I don't feel that Tech High has the model quite right though. It seems to me that they are forcing their students to throw all their eggs in one basket regardless if they are willing. While they have many opportunities that other high school students may not have, they are also lacking in the traditional high school experience. Focusing on career orientation would take from them in essence one of the final times to just be a kid. No memories from sports teams, or performing arts. For some those are the best times, the best memories. Tech High seems like it would be heavily lacking in the well-roundedness that as competition for college increases becomes the determining factor for many admittances. Tech High although a good experiment would need to expand to include much more than just a technology heavy curriculum to be a useful prep school for students.

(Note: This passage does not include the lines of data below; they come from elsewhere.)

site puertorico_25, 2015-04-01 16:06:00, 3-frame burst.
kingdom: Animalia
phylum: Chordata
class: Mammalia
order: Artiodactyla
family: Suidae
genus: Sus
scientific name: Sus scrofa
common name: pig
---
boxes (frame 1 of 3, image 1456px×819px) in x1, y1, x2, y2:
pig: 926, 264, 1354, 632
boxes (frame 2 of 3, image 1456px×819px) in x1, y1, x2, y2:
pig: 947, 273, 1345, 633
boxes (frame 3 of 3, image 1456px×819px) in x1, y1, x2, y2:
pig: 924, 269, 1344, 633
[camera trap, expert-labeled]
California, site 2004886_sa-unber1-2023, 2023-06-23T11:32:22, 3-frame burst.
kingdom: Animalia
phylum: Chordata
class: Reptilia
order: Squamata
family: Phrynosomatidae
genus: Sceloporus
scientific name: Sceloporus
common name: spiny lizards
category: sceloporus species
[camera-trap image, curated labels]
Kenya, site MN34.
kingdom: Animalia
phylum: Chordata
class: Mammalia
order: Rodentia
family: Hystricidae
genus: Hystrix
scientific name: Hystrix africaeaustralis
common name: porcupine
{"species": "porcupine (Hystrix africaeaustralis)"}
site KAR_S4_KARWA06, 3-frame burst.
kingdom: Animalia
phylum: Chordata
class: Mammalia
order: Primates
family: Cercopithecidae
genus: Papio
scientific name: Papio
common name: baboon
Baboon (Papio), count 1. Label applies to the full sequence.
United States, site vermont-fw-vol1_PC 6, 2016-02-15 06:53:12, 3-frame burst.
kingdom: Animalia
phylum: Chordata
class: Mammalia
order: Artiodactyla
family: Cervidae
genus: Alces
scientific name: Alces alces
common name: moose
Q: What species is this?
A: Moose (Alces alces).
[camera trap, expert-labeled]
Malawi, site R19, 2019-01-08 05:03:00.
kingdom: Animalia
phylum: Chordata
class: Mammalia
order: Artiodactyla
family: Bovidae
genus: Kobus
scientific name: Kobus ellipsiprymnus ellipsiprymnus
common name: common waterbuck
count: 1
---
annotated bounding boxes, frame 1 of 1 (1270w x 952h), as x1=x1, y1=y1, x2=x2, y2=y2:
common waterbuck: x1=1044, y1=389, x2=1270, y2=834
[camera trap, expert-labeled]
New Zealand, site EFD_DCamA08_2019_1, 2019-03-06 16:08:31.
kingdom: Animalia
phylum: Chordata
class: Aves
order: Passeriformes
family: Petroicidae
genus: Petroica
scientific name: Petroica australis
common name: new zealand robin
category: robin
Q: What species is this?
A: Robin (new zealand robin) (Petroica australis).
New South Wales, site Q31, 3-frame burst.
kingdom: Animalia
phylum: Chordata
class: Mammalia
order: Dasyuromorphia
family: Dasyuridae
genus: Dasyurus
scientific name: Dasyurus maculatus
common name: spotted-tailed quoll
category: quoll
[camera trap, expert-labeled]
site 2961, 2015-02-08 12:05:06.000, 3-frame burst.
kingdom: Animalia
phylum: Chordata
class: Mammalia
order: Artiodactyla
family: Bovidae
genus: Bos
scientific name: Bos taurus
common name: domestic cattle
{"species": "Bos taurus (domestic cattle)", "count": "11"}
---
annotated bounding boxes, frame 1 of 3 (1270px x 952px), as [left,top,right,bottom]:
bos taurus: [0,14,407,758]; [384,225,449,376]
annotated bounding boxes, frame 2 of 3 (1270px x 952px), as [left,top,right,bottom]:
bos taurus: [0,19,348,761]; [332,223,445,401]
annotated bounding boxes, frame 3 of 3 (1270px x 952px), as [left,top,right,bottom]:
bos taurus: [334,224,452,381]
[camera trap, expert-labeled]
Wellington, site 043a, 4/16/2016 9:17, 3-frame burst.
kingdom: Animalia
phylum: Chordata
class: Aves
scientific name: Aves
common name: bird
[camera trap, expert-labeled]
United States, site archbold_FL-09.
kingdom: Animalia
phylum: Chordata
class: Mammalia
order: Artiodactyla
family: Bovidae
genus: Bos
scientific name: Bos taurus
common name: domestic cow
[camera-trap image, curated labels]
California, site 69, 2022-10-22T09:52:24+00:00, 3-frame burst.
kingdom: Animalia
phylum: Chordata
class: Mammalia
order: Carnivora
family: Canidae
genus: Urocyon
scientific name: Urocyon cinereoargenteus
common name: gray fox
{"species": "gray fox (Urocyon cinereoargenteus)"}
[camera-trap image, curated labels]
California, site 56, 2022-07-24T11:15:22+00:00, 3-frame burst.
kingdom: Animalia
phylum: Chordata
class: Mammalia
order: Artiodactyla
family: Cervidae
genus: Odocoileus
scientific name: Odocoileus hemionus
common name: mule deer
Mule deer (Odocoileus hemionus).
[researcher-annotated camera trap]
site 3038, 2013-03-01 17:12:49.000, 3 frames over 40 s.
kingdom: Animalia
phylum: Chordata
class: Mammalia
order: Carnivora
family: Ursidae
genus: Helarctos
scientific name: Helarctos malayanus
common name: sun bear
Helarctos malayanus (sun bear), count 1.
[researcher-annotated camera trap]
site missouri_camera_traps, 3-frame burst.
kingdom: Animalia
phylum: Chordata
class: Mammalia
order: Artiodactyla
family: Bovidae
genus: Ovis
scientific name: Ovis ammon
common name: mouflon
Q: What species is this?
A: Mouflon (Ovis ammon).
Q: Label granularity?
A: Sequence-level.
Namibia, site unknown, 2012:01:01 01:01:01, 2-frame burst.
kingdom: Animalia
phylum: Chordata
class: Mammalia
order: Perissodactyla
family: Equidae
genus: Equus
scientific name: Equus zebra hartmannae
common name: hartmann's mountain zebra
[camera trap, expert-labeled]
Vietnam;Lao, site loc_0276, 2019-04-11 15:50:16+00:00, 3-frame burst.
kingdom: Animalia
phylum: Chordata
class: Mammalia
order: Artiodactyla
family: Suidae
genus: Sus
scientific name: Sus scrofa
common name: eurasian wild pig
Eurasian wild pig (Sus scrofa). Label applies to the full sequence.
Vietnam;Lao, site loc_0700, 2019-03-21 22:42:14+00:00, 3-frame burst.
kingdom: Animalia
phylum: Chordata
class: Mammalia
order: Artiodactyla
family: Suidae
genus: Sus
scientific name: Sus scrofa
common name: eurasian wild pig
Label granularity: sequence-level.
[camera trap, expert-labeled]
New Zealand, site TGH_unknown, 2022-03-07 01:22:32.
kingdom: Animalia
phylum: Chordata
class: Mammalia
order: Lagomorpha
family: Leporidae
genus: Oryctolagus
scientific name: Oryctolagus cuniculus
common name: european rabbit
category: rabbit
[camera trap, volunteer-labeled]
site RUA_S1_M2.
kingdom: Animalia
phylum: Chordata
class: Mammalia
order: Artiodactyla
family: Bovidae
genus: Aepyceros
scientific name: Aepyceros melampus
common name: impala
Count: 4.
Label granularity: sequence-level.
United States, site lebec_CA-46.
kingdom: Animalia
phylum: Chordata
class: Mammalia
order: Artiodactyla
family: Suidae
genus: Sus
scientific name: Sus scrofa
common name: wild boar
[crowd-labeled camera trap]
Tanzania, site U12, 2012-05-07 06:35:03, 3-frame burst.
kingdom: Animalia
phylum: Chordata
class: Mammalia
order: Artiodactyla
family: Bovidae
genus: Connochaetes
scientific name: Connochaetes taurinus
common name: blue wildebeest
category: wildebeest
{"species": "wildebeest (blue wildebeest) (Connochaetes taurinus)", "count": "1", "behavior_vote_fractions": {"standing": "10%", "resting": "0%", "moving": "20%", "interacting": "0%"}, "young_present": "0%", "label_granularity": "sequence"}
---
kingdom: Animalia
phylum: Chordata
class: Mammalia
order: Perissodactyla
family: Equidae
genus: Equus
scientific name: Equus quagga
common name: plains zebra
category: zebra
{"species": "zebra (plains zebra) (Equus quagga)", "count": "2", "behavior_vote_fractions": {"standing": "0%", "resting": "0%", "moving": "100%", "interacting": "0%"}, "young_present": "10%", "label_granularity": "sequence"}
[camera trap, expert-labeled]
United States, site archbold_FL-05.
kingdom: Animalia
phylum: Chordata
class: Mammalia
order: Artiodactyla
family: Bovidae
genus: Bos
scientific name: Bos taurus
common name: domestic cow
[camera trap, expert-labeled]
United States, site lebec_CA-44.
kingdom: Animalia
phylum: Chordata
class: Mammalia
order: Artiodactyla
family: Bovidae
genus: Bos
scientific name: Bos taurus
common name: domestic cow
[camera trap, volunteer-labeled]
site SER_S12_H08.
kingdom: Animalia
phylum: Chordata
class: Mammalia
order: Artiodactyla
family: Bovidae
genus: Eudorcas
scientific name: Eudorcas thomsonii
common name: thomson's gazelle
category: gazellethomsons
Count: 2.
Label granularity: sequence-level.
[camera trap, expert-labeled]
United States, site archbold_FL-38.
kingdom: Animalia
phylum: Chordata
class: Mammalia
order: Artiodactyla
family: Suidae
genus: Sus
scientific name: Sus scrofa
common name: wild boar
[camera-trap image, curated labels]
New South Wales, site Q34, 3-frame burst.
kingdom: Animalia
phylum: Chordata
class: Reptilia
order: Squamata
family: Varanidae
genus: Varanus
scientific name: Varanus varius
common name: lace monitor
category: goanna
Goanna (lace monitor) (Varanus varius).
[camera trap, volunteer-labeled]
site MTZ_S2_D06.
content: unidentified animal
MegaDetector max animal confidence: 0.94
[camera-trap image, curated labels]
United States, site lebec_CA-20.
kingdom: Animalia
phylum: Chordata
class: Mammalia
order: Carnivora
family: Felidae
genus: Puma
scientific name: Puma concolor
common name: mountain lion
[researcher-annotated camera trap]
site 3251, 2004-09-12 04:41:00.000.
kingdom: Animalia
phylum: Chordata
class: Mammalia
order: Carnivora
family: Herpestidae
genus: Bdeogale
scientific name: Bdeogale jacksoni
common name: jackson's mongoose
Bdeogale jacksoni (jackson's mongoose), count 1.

The high school in Austin TX although with a not as robust program in technology orientation, they did recognize the value of exposure to the area by opening a few multimedia classes. Whether or not the school will be indefinitely behind in the area of computer education largely depends on whether or not the school has an ambitious figure to set plans in motion to improve the department. The price of baseline personal computers has dropped sharply and schools now days are offered software bundles at steeply reduced prices. I'm sure if someone with enough motivation could move the school to increase the options in their area of computer studies. At the time I'm sure the school was doing as best as it could to at least provide something for the students. The cost of computers was probably a lot more, and a school with heavy gang activity seems like a school that may have other more pressing problems than worrying about how well they stand technology-wise.

1 comment:

  1. I agree - I think Cupertino high was the most well-prepared high school as far as preparing students to make a career. I felt that Tech High was almost a little creepy in how strongly it stressed technology.